_Problem requirements_: The lines from the top of the material below through the line containing "калории/3368205_2 (598x365, 80Kb)" are to be printed exactly, with pictures omitted.

_Data for analysis_:
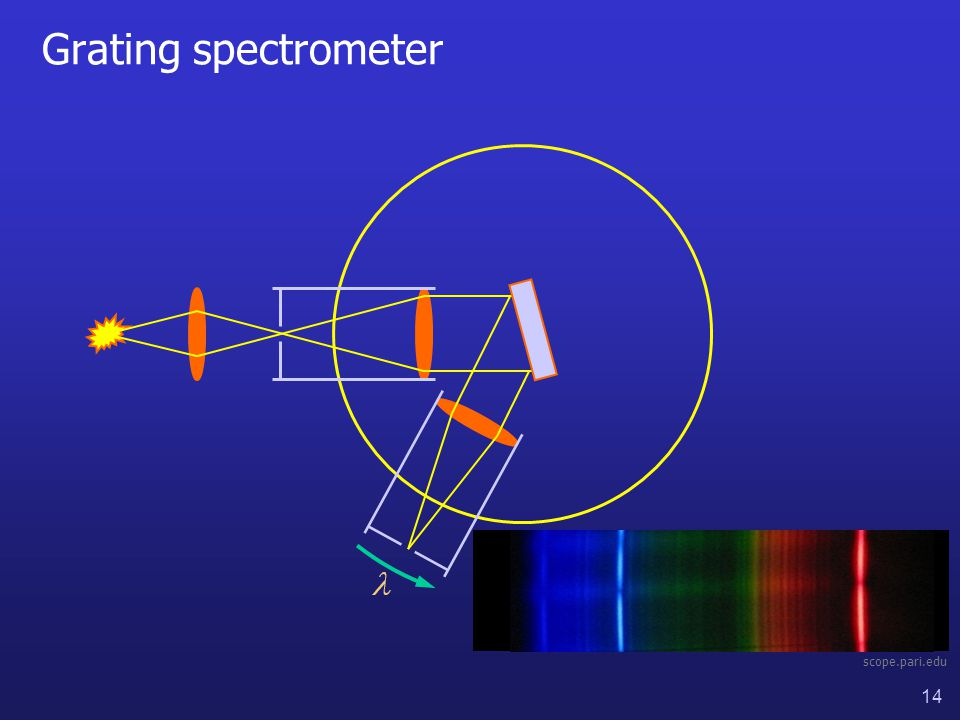 14 Grating spectrometer scope.pari.edu
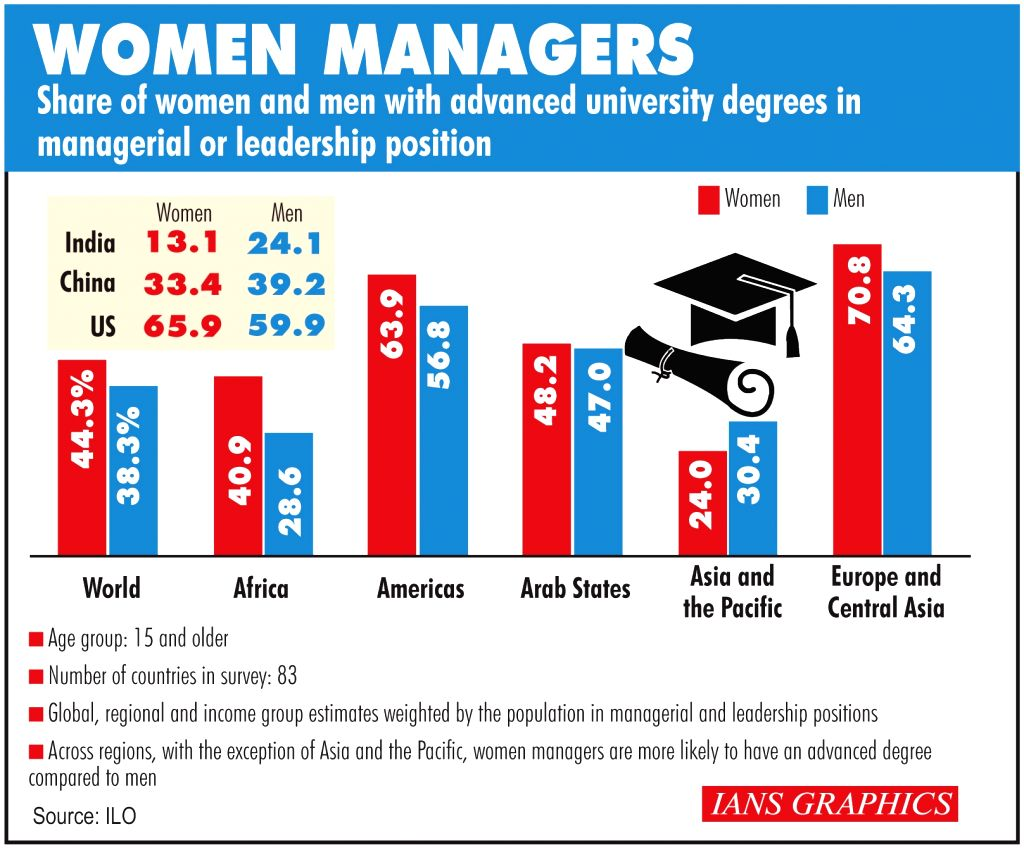 Women Managers.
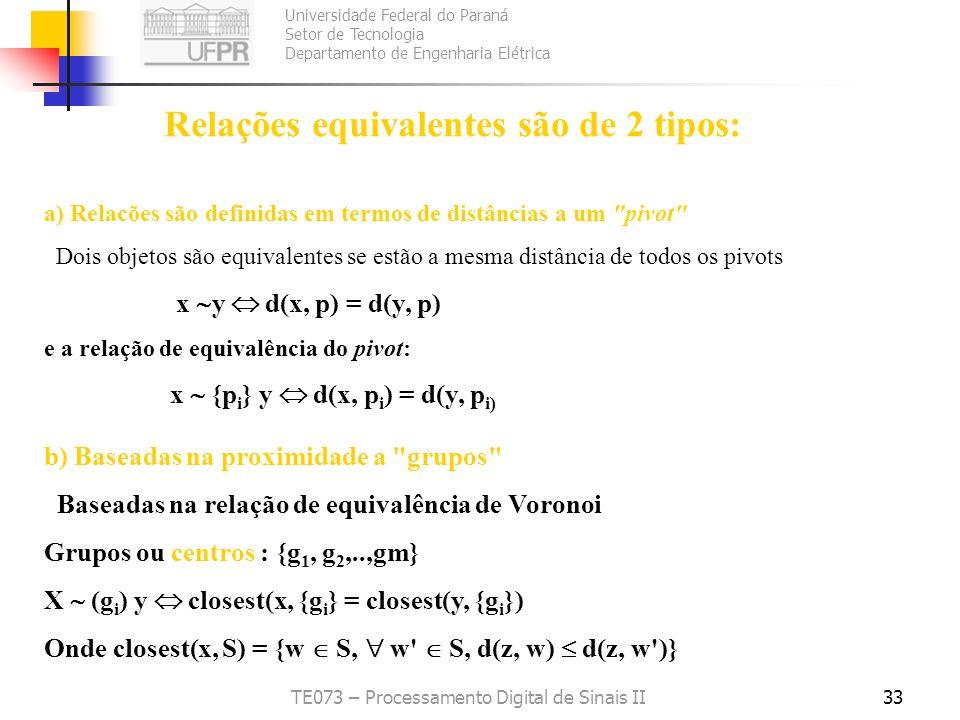Universidade Federal do Paraná Setor de Tecnologia Departamento de Engenharia Elétrica TE073 – Processamento Digital de Sinais II33 Relações equivalen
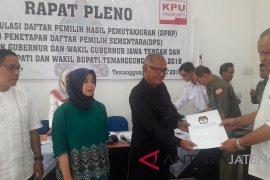 Pilkada Jabar - KPU Purwakarta Sediakan TPS Keliling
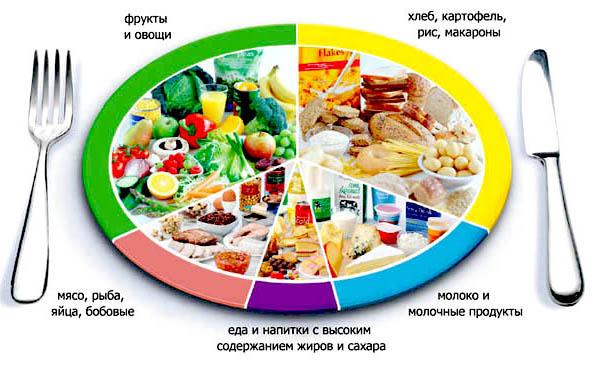 калории/3368205_2 (598x365, 80Kb)
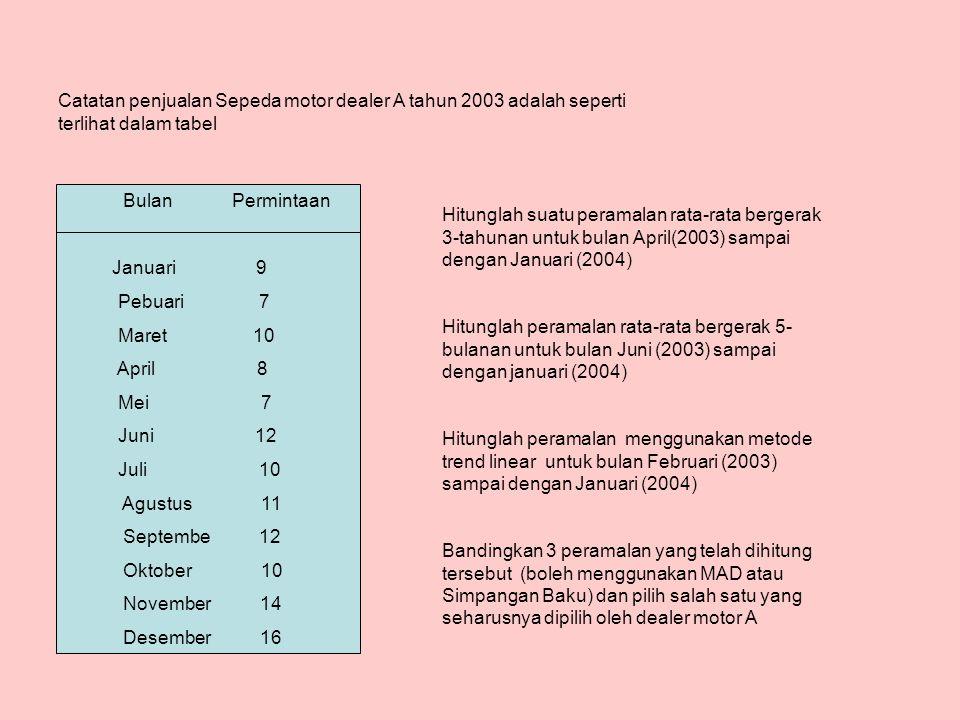 Bulan Permintaan Januari 9 Pebuari 7 Maret 10 April 8 Mei 7 Juni 12 Juli 10 Agustus 11 Septembe 12 Oktober 10 November 14 Desember 16 Catatan penjualan Sepeda motor dealer A tahun 2003 adalah seperti terlihat dalam tabel Hitunglah suatu peramalan rata-rata bergerak 3-tahunan untuk bulan April(2003) sampai dengan Januari (2004) Hitunglah peramalan rata-rata bergerak 5- bulanan untuk bulan Juni (2003) sampai dengan januari (2004) Hitunglah peramalan menggunakan metode trend linear untuk bulan Februari (2003) sampai dengan Januari (2004) Bandingkan 3 peramalan yang telah dihitung tersebut (boleh menggunakan MAD atau Simpangan Baku) dan pilih salah satu yang seharusnya dipilih oleh dealer motor A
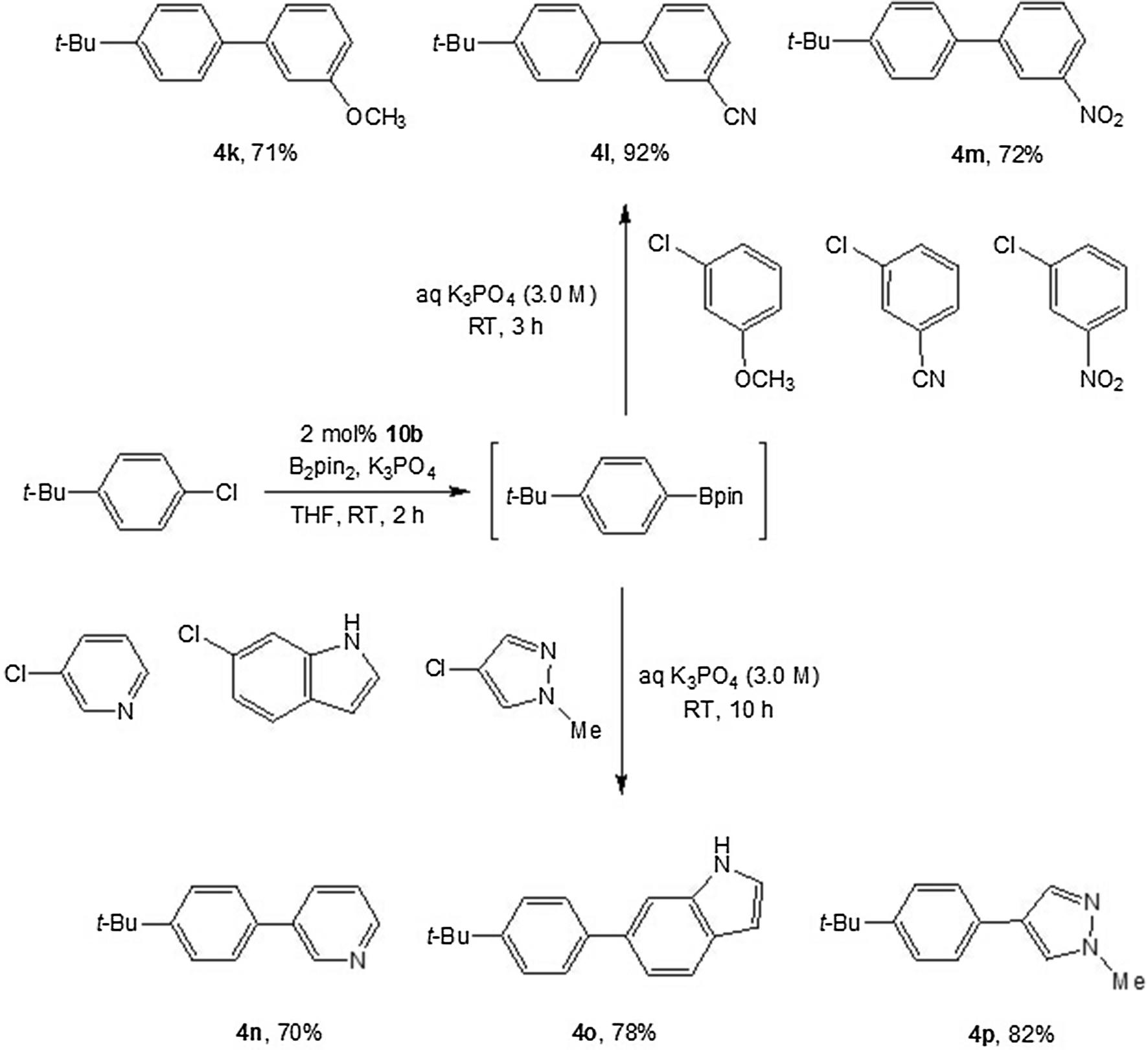 Palladium Catalyzed Borylation Of Aryl Pseudohalides And Its Hf Data Diagrams O 2 Meta Dibromobenzene Scheme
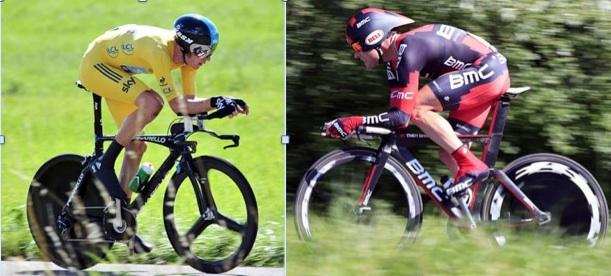 Wiggins & Evans TT position 070912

_Result_:
 14 Grating spectrometer scope.pari.edu
 Women Managers.
Universidade Federal do Paraná Setor de Tecnologia Departamento de Engenharia Elétrica TE073 – Processamento Digital de Sinais II33 Relações equivalen
 Pilkada Jabar - KPU Purwakarta Sediakan TPS Keliling
 калории/3368205_2 (598x365, 80Kb)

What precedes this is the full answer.